49-025 1) D'une part, si la communication des deux fiches extraites du fichier de police dénommé Système de traitement des infractions constatées (STIC) à un journaliste avait été motivée pour partie par le souhait du fonctionnaire de dénoncer les dysfonctionnements de ce fichier, ces faits, connus d'un grand nombre de personnes, avaient déjà été portés à la connaissance de sa hiérarchie et du procureur de la République et étaient l'objet d'un contrôle de la commission nationale informatique et libertés. D'autre part, la volonté de l'intéressé de dénoncer publiquement les dysfonctionnements du fichier STIC ne pouvait expliquer les nombreuses consultations de ce fichier, dont il avait déclaré lui-même qu'elles avaient été effectuées à titre personnel par curiosité.
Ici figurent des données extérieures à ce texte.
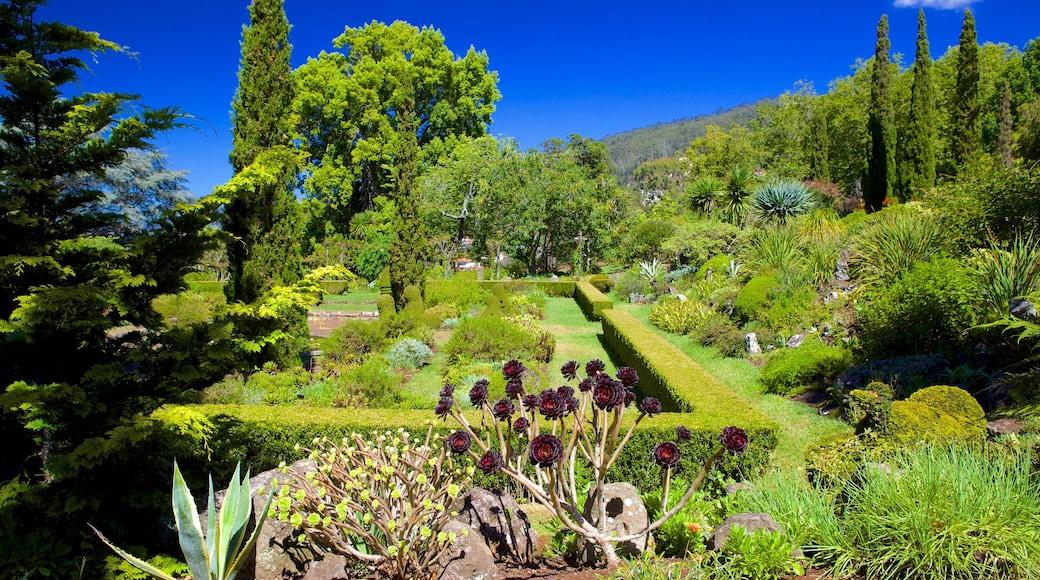 Palheiro Gardens featuring a garden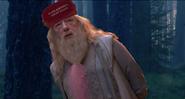 Dumbledore Film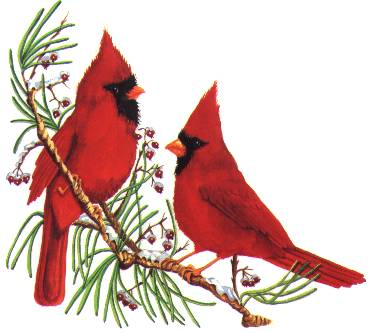 Cardinal clipart branch clipart, Cardinal branch Transparent.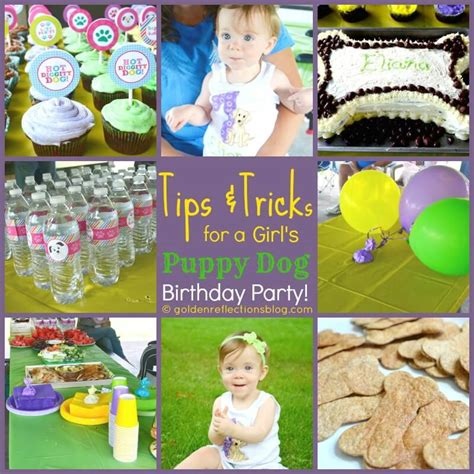 pet themed kids parties best kids party supplies tips tricks to throwing a girl s puppy dog themed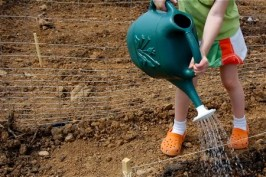 Gardening With Kids and Giveaway!
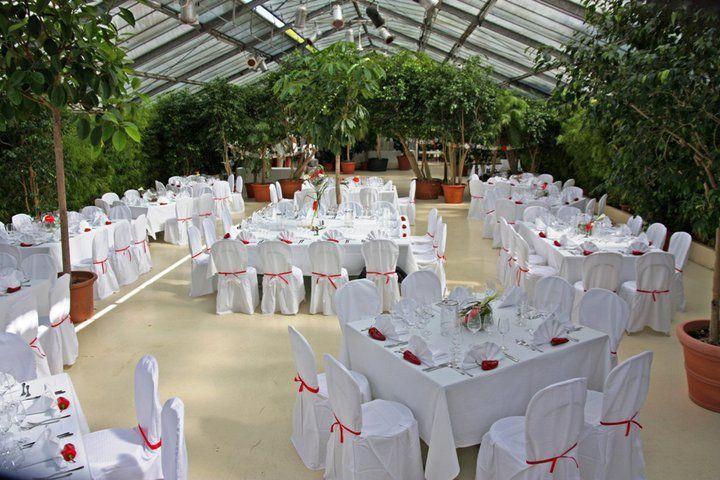 Beispiel: Theaterhaus mit Hochzeitsgedecken, Foto: Botanikum.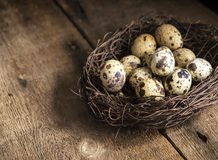 Moody natural lighting vintage retro style image of quaills eggs Stock Photography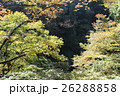 奥多摩 秋 紅葉の写真 26288858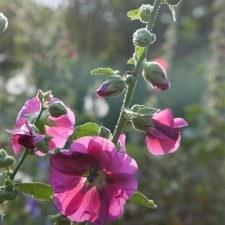Chanticleer Garden Fig Leaved Hollyhock (Photo Credit: Lisa Roper)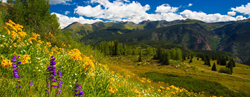 A New Home for the Colorado Carbon Fund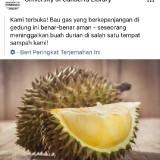 Aroma Durian Dikira Gas Bocor, Ratusan Orang Harus Dievakuasi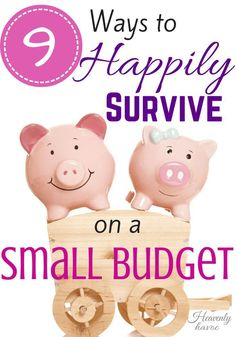 tips to survive on a small budget? DONE! #Doublethebatch debt management, debt payoff #debt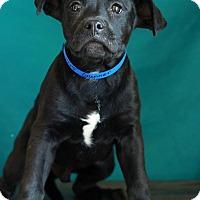 Adopt A Pet :: Gunner - Waldorf, MD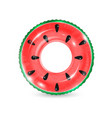 inflatable ring looking like watermelon isolated vector image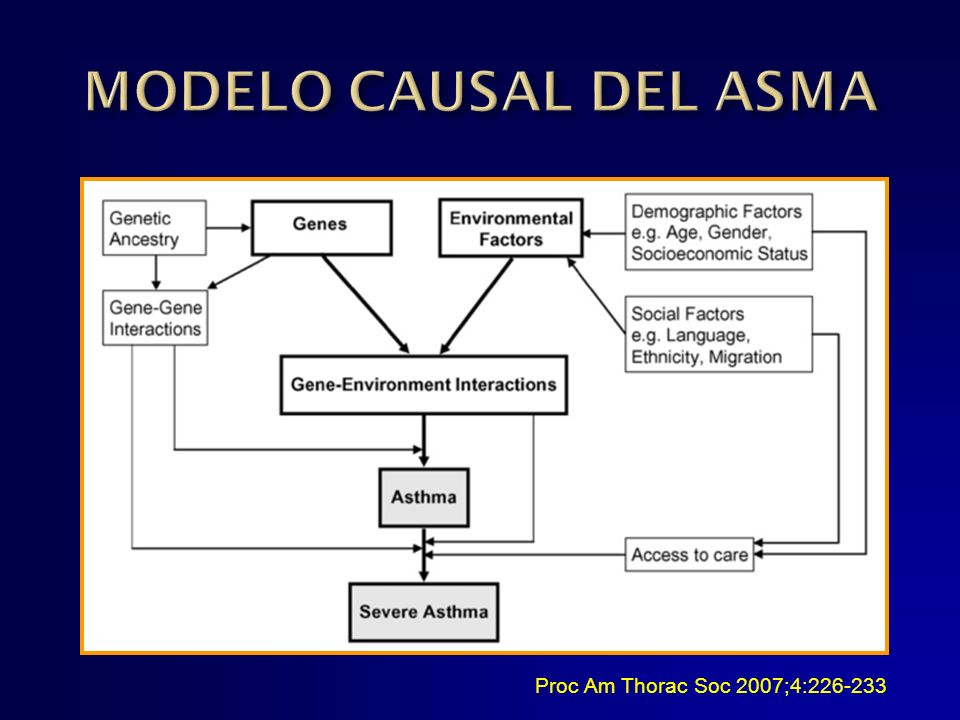 MODELO CAUSAL DEL ASMA Proc Am Thorac Soc 2007;4:
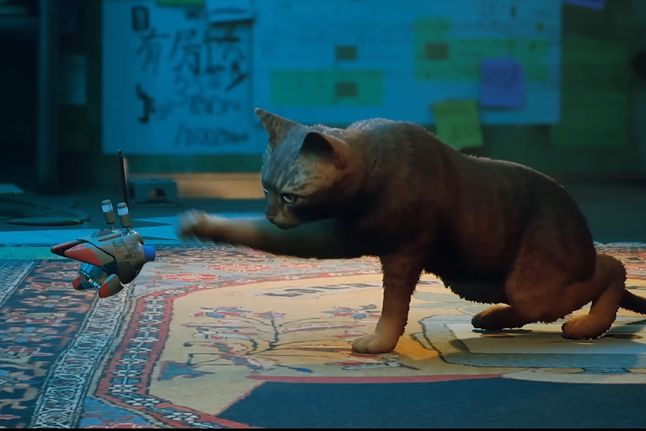 Stray to gra o kocie, i tyle mi wystarczy. W dodatku świetnie wygląda - Stray wyjdzie na konsole PlayStation 4 i 5 oraz PC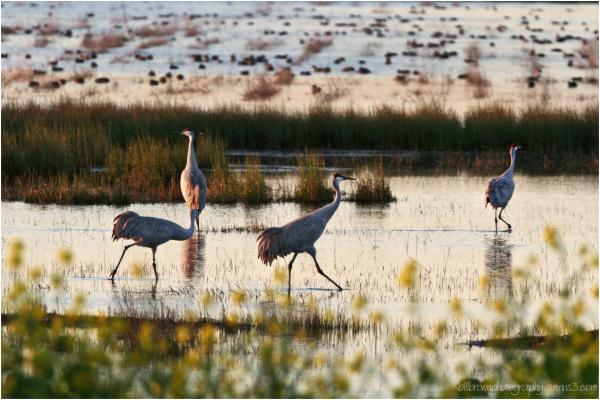 Sandhill Cranes @ Sunrise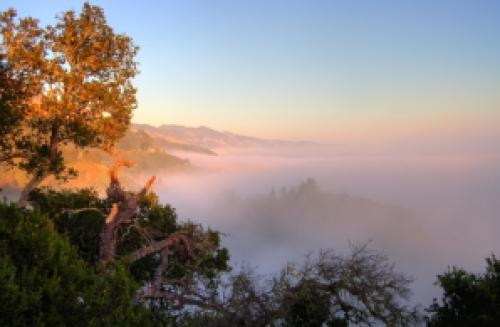 Big_sur_fog_hdr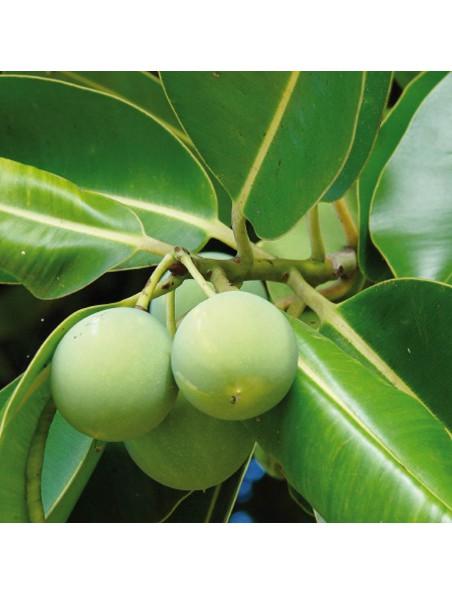 Calophylle (Tamanu) Bio - Calophyllum inophyllum 50 ml - Pranarôm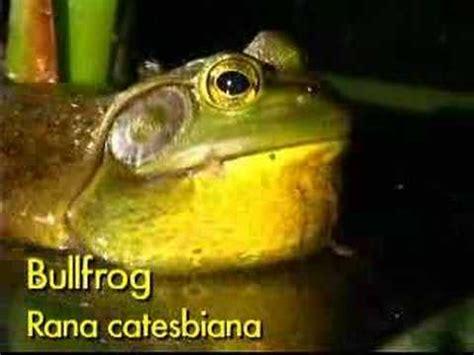 bull frog call youtube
En outre, l'intéressé a consulté ce fichier à de très nombreuses reprises pour des raisons étrangères au service et, d'autre part, a communiqué une partie des informations nominatives confidentielles ainsi recueillies et certaines des fiches imprimées à des tiers non habilités.,,,Eu égard à ces constatations, l'intéressé ne pouvait se prévaloir des stipulations de l'article 10 de la convention européenne de sauvegarde des droits de l'homme et des libertés fondamentales au motif qu'elles protègent la dénonciation par les agents publics de conduites ou d'actes illicites constatés sur leur lieu de travail.,,,2) a) Les agissements décrits ci-dessus constituent une violation des règles gouvernant le fonctionnement du fichier STIC ainsi qu'un manquement aux obligations de réserve et de discrétion professionnelle des fonctionnaires de police et présentent le caractère d'une faute de nature à justifier une sanction disciplinaire.,,,b) En jugeant que le ministre avait pu légalement prendre une mesure de mise à la retraite d'office compte tenu de la gravité des agissements en cause au regard de l'importance qui s'attache à ce que les informations enregistrées dans le STIC ne soient pas divulguées à des tiers ni utilisées à des fins autres que celles pour lesquelles ce fichier a été créé, de leur caractère réitéré, du grade et des fonctions de l'intéressé, qui, pendant une partie de la période où ces faits ont été commis, était chargé de recevoir les doléances de personnes relatives aux dysfonctionnements du fichier, la cour a retenu dans son appréciation du caractère adapté de la sanction une solution qui n'est pas hors de proportion avec les fautes commises par l'intéressé.



[RJ1]Cf., sur le degré de contrôle, CE, Assemblée, 30 décembre 2014, M.,, n° 381245, p. 443.